Parameters:: verbose (bool) – If True, sets the logging level to INFO to show detailed logs. If False, sets it to WARNING to show only important messages.

Notes

This function provides a simplified interface for controlling logging verbosity, making it more accessible to users who are not familiar with the logging module’s levels. You can access the mellon logger through mellon.logger to perform logging operations throughout the mellon module.

Example

To enable detailed logging, showing more information:

>>> set_verbosity(True)

To reduce the log output to only include warnings and errors:

>>> set_verbosity(False)

mellon.util.stabilize(A, jitter=1e-06)View on GitHub ¶

Add a small jitter to the diagonal for numerical stability.

Parameters:

A – A square matrix.
jitter (float) – The amount to add to the diagonal. Defaults to 1e-6.

Returns:

\(A'\) - The matrix \(A\) with a small jitter added to the diagonal.

Return type:

array-like

mellon.util.test_rank(input, tol=0.5, threshold=None)View on GitHub ¶

Inspects the approximate rank of the transformation matrix L. The input can be the matrix itself or an object containing L as an attribute. A high rank indicates a potentially insufficient latent representation, suggesting a need for a more complex transformation matrix.
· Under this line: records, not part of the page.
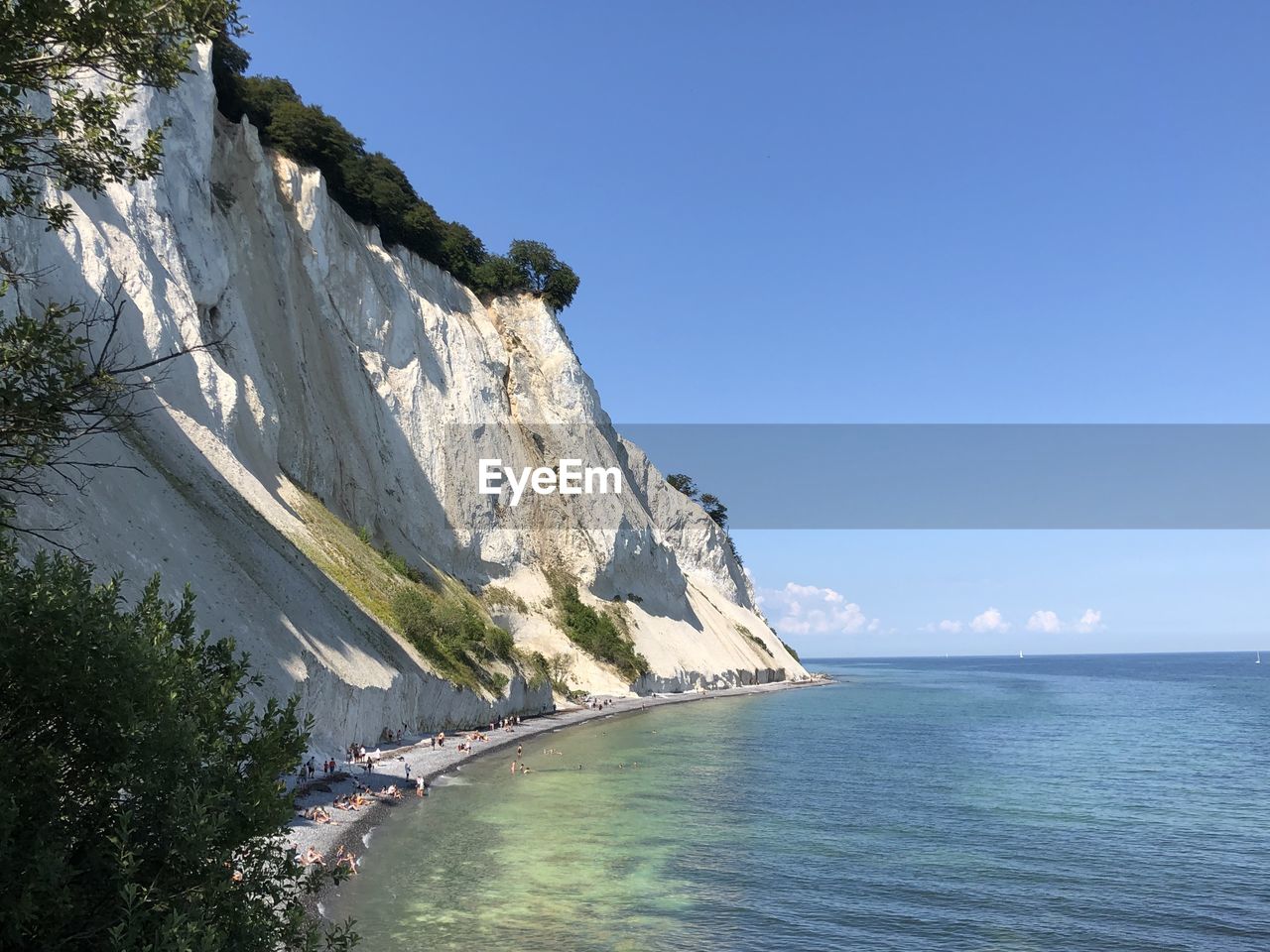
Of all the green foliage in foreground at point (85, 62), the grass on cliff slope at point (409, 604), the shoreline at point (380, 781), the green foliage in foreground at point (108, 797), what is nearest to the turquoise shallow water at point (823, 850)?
the shoreline at point (380, 781)

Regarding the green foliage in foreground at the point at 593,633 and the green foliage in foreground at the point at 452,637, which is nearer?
the green foliage in foreground at the point at 452,637

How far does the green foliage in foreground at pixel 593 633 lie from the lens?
217 ft

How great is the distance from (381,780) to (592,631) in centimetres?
3667

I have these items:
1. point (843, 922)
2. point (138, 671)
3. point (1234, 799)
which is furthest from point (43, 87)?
point (1234, 799)

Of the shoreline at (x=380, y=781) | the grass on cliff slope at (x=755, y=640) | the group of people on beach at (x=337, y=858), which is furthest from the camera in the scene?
the grass on cliff slope at (x=755, y=640)

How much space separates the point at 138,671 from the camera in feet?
24.9

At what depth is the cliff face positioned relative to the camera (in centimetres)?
2945

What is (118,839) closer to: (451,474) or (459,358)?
(451,474)

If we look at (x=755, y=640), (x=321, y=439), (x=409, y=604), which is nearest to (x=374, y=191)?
(x=321, y=439)

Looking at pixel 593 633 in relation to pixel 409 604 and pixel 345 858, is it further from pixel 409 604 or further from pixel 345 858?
pixel 345 858

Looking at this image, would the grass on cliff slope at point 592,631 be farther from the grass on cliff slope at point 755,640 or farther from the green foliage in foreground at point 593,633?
the grass on cliff slope at point 755,640

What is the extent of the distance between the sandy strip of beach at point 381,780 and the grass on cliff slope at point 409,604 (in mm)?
3729

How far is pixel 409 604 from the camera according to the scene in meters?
42.9

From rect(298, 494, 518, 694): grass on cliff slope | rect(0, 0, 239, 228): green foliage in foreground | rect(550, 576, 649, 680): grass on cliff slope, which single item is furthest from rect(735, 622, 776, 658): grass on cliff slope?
rect(0, 0, 239, 228): green foliage in foreground
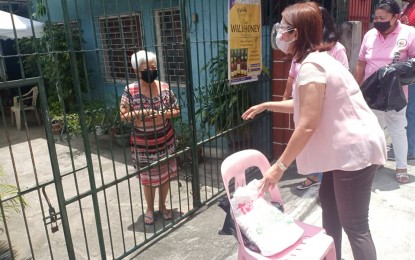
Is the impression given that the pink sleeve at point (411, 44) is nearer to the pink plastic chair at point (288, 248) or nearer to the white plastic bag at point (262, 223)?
the pink plastic chair at point (288, 248)

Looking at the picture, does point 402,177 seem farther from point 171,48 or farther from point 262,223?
point 171,48

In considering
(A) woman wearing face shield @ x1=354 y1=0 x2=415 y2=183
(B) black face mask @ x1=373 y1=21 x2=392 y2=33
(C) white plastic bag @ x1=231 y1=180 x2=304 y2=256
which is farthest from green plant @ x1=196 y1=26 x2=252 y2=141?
(C) white plastic bag @ x1=231 y1=180 x2=304 y2=256

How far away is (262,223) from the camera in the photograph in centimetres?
169

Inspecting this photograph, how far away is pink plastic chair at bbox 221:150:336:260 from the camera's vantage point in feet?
5.53

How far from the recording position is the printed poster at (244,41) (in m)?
3.21

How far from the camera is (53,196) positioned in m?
4.30

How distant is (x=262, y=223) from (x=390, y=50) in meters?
2.49

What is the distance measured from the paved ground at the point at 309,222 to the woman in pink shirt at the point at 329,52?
12 centimetres

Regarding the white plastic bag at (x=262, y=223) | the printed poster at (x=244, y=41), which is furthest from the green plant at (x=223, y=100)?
the white plastic bag at (x=262, y=223)

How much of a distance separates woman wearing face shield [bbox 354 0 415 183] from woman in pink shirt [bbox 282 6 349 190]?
0.58 metres

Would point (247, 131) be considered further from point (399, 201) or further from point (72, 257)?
point (72, 257)

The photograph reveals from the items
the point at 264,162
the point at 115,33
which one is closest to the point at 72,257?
the point at 264,162

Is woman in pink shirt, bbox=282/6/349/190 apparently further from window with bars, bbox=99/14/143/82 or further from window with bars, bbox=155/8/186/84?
window with bars, bbox=99/14/143/82

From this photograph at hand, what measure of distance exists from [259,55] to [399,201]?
1.95 m
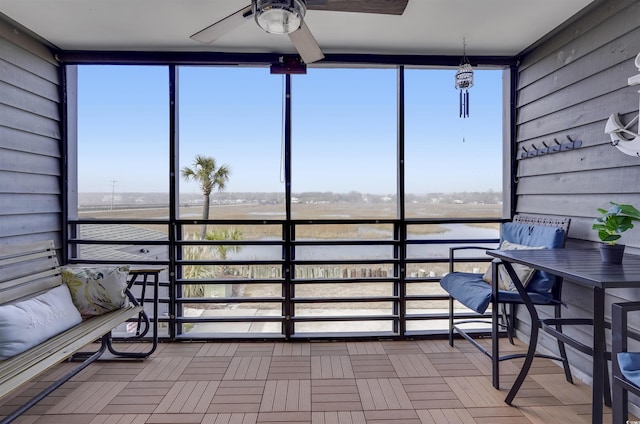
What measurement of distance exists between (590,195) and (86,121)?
4091 millimetres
Also allows logging based on a rank fraction threshold.

Parameters:

input (array-like or mellon estimator object) – The matrix L or an object containing it as an attribute.
tol (float, optional) – The rank calculation tolerance, defaults to {DEFAULT_RANK_TOL}.
threshold (float, optional) – If provided, logs a message based on the rank fraction.

Returns:

The approximate rank of the matrix.

Return type:

int

Raises:

ValueError – If the input matrix is not 2D.